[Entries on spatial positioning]
====================

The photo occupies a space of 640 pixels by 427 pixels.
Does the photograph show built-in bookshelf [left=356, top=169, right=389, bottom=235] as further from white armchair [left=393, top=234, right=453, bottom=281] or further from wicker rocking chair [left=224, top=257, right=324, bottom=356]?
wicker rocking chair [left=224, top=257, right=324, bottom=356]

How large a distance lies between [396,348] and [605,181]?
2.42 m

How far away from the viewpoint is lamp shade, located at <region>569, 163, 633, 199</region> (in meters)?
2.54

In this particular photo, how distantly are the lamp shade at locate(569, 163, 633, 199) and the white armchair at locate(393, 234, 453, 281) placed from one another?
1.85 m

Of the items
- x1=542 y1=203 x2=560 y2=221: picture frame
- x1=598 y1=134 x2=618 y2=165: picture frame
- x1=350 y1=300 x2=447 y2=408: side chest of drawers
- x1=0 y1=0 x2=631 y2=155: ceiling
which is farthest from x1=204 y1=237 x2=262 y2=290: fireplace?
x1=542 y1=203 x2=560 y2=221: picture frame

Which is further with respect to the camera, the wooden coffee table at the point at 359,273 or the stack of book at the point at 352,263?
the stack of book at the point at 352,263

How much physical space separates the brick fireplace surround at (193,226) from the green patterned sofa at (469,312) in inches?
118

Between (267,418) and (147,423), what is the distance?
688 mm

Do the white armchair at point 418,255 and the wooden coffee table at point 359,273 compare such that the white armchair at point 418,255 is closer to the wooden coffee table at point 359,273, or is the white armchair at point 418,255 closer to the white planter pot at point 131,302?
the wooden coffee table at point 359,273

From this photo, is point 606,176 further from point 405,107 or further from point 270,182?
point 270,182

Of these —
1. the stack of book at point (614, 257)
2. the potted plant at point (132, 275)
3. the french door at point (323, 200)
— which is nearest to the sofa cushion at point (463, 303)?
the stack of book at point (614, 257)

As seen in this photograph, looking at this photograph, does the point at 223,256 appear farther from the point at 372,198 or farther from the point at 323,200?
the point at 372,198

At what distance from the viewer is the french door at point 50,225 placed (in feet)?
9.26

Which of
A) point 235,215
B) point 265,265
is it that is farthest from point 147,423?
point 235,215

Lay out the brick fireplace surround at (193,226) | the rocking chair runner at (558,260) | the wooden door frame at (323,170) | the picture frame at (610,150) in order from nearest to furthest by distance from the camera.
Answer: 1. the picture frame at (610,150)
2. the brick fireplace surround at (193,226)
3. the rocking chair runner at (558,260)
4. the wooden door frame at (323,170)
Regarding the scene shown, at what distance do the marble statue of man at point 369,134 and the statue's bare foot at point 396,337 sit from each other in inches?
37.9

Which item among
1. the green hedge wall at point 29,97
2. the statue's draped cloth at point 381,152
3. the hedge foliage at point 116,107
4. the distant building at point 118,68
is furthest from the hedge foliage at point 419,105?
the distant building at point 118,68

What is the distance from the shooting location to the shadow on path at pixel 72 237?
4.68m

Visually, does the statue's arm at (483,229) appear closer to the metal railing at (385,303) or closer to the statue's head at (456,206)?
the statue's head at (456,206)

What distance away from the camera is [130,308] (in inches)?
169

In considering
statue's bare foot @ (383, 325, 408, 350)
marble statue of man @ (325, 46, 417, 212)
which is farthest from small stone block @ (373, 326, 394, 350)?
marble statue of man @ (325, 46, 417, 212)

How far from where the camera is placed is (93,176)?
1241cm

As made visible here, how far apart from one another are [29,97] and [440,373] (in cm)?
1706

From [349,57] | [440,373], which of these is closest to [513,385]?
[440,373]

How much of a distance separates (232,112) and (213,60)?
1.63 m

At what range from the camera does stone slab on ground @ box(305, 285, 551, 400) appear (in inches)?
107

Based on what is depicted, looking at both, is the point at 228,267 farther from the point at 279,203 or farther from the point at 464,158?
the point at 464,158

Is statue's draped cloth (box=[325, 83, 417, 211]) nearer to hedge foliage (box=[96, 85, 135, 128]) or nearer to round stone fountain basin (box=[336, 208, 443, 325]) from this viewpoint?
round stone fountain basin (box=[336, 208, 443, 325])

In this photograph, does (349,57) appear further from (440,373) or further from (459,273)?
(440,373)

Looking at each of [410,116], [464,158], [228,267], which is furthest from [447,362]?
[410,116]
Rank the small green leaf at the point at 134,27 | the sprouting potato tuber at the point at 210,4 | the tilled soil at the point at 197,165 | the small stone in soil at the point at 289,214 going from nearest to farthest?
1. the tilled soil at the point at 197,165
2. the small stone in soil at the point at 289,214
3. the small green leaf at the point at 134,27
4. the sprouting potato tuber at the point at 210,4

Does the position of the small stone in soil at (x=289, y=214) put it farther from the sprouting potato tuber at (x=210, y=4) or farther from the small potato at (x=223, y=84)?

====================

INSTRUCTIONS TO FOLLOW:
Your task is to repeat every line exactly.

THE REPLY:
The photo occupies a space of 640 pixels by 427 pixels.
Does the photograph show built-in bookshelf [left=356, top=169, right=389, bottom=235] as further from white armchair [left=393, top=234, right=453, bottom=281] or further from wicker rocking chair [left=224, top=257, right=324, bottom=356]?
wicker rocking chair [left=224, top=257, right=324, bottom=356]

How large a distance lies between [396,348] and [605,181]?
2.42 m

How far away from the viewpoint is lamp shade, located at <region>569, 163, 633, 199</region> (in meters)?
2.54

In this particular photo, how distantly are the lamp shade at locate(569, 163, 633, 199) and the white armchair at locate(393, 234, 453, 281) placed from one another?
1.85 m

Of the items
- x1=542 y1=203 x2=560 y2=221: picture frame
- x1=598 y1=134 x2=618 y2=165: picture frame
- x1=350 y1=300 x2=447 y2=408: side chest of drawers
- x1=0 y1=0 x2=631 y2=155: ceiling
which is farthest from x1=204 y1=237 x2=262 y2=290: fireplace?
x1=542 y1=203 x2=560 y2=221: picture frame

Which is further with respect to the camera, the wooden coffee table at the point at 359,273 or the stack of book at the point at 352,263?
the stack of book at the point at 352,263

How much physical space separates the brick fireplace surround at (193,226) from the green patterned sofa at (469,312) in inches?
118

Between (267,418) and (147,423), what is the distance?
688 mm

Do the white armchair at point 418,255 and the wooden coffee table at point 359,273 compare such that the white armchair at point 418,255 is closer to the wooden coffee table at point 359,273, or is the white armchair at point 418,255 closer to the white planter pot at point 131,302?
the wooden coffee table at point 359,273

From this photo, is point 606,176 further from point 405,107 or further from point 270,182?
point 270,182

Of these —
1. the stack of book at point (614, 257)
2. the potted plant at point (132, 275)
3. the french door at point (323, 200)
— which is nearest to the sofa cushion at point (463, 303)?
the stack of book at point (614, 257)

As seen in this photograph, looking at this photograph, does the point at 223,256 appear farther from the point at 372,198 or farther from the point at 323,200?
the point at 372,198

At what distance from the viewer is the french door at point 50,225 placed (in feet)?
9.26

Which of
A) point 235,215
B) point 265,265
is it that is farthest from point 147,423?
point 235,215

Lay out the brick fireplace surround at (193,226) | the rocking chair runner at (558,260) | the wooden door frame at (323,170) | the picture frame at (610,150) in order from nearest to furthest by distance from the camera.
Answer: 1. the picture frame at (610,150)
2. the brick fireplace surround at (193,226)
3. the rocking chair runner at (558,260)
4. the wooden door frame at (323,170)
Regarding the scene shown, at what distance do the marble statue of man at point 369,134 and the statue's bare foot at point 396,337 sit from each other in inches?
37.9

Which item among
1. the green hedge wall at point 29,97
2. the statue's draped cloth at point 381,152
3. the hedge foliage at point 116,107
4. the distant building at point 118,68
is furthest from the hedge foliage at point 419,105?
the distant building at point 118,68

What is the distance from the shooting location to the shadow on path at pixel 72 237?
4.68m

Visually, does the statue's arm at (483,229) appear closer to the metal railing at (385,303) or closer to the statue's head at (456,206)?
the statue's head at (456,206)

What distance away from the camera is [130,308] (in inches)?
169

In considering
statue's bare foot @ (383, 325, 408, 350)
marble statue of man @ (325, 46, 417, 212)
which is farthest from small stone block @ (373, 326, 394, 350)?
marble statue of man @ (325, 46, 417, 212)

How far from where the camera is placed is (93,176)?
1241cm

As made visible here, how far apart from one another are [29,97] and [440,373] (in cm)?
1706

From [349,57] | [440,373], which of these is closest to [513,385]?
[440,373]

How much of a distance separates (232,112) and (213,60)?
1.63 m

At what range from the camera does stone slab on ground @ box(305, 285, 551, 400) appear (in inches)?
107

Based on what is depicted, looking at both, is the point at 228,267 farther from the point at 279,203 or farther from the point at 464,158?
the point at 464,158

Is statue's draped cloth (box=[325, 83, 417, 211]) nearer to hedge foliage (box=[96, 85, 135, 128]) or nearer to round stone fountain basin (box=[336, 208, 443, 325]) from this viewpoint?
round stone fountain basin (box=[336, 208, 443, 325])

In this photograph, does (349,57) appear further from (440,373) or further from (459,273)?
(440,373)

Looking at each of [410,116], [464,158], [228,267], which is furthest from [447,362]?
[410,116]
Rank the small green leaf at the point at 134,27 | the sprouting potato tuber at the point at 210,4 | the tilled soil at the point at 197,165 | the small stone in soil at the point at 289,214 going from nearest to farthest?
1. the tilled soil at the point at 197,165
2. the small stone in soil at the point at 289,214
3. the small green leaf at the point at 134,27
4. the sprouting potato tuber at the point at 210,4

Does the position of the small stone in soil at (x=289, y=214) put it farther from the sprouting potato tuber at (x=210, y=4) or farther from the small potato at (x=223, y=84)?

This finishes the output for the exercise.